(Beginning of Passage)
Figure 3 QCWZD Modulated Intestinal Microbial Homeostasis in colitis mice. Fresh feces were collected for bacterial metagenomics sequencing analysis (n=3 mice/group). (A) PCoA analysis based on Bray-Curtis distance among different samples. (B–E) Bacterial taxonomic profiling in the phylum, genus and species level of gut bacteria from different mouse groups. (F) Histogram of KEGG pathway composition and abundance at level 1. (G) Differential composition and abundance at level 2. (H) Heat map of metabolic pathways associated with metabolic regulation at level 3.

To probe bacterial gene functions, we annotated the gut microbiota composition via KEGG pathway analysis. The results of this analysis are displayed in Figure 3F, depicting the level 1 pathway of each group of mice: the level of expression of Metabolism pathways was reduced and the level of expression of Environmental Information Processing pathways was increased in the DSS+QCWZD group compared to the DSS group. At level 2 of the KEGG pathway analysis, QCWZD intervention reduced the expression of the pathways for Carbohydrate metabolism, glycan biosynthesis and metabolism, and the metabolism of other amino acids in the DSS group (Figure 3G). We assessed the effect of QCWZD treatment on metabolic pathways associated with metabolic regulation in DSS-treated mice at level 3 in each group. Some metabolic processes, including the biosynthesis of amino acids, phenylalanine, tyrosine, tryptophan, arginine, pantothenate and coenzyme A, glutathione, monobactam, and novobiocin, were reduced. Conversely, other metabolic processes, including propanoate metabolism, streptomycin biosynthesis, valine, leucine, and isoleucine degradation, various types of N-glycan biosynthesis, and the glycosphingolipid biosynthesis-ganglio series pathway were elevated. QCWZD administration reversed these changes in the DSS group (Figure 3H). Therefore, our results provide strong support for the hypothesis that QCWZD administration influenced the composition and function of the gut microbiota, especially the metabolic pathways associated with metabolic regulation in mice with colitis, thus contributing to the maintenance of intestinal microbial homeostasis.
(End of Passage)
(Beginning of Records)
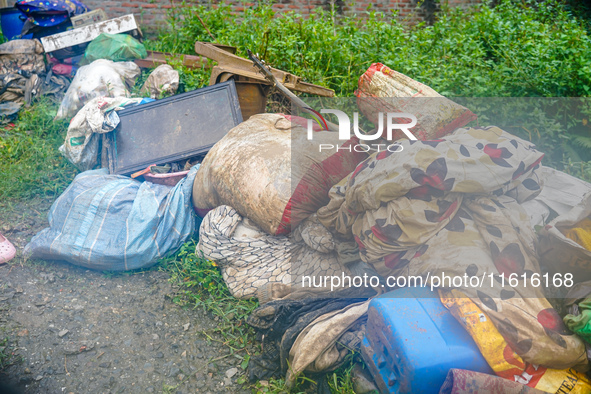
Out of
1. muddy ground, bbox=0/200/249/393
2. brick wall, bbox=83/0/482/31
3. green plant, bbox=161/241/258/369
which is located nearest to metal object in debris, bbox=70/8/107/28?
brick wall, bbox=83/0/482/31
(End of Records)
◆ **Activity**
Rewrite the passage on gut microbiota, starting with "Figure 3 QCWZD" and going on through "at level 3.", and swap "mouse groups" for "treatment groups".

◆ **Solution for this exercise**
Figure 3 QCWZD Modulated Intestinal Microbial Homeostasis in colitis mice. Fresh feces were collected for bacterial metagenomics sequencing analysis (n=3 mice/group). (A) PCoA analysis based on Bray-Curtis distance among different samples. (B–E) Bacterial taxonomic profiling in the phylum, genus and species level of gut bacteria from different treatment groups. (F) Histogram of KEGG pathway composition and abundance at level 1. (G) Differential composition and abundance at level 2. (H) Heat map of metabolic pathways associated with metabolic regulation at level 3.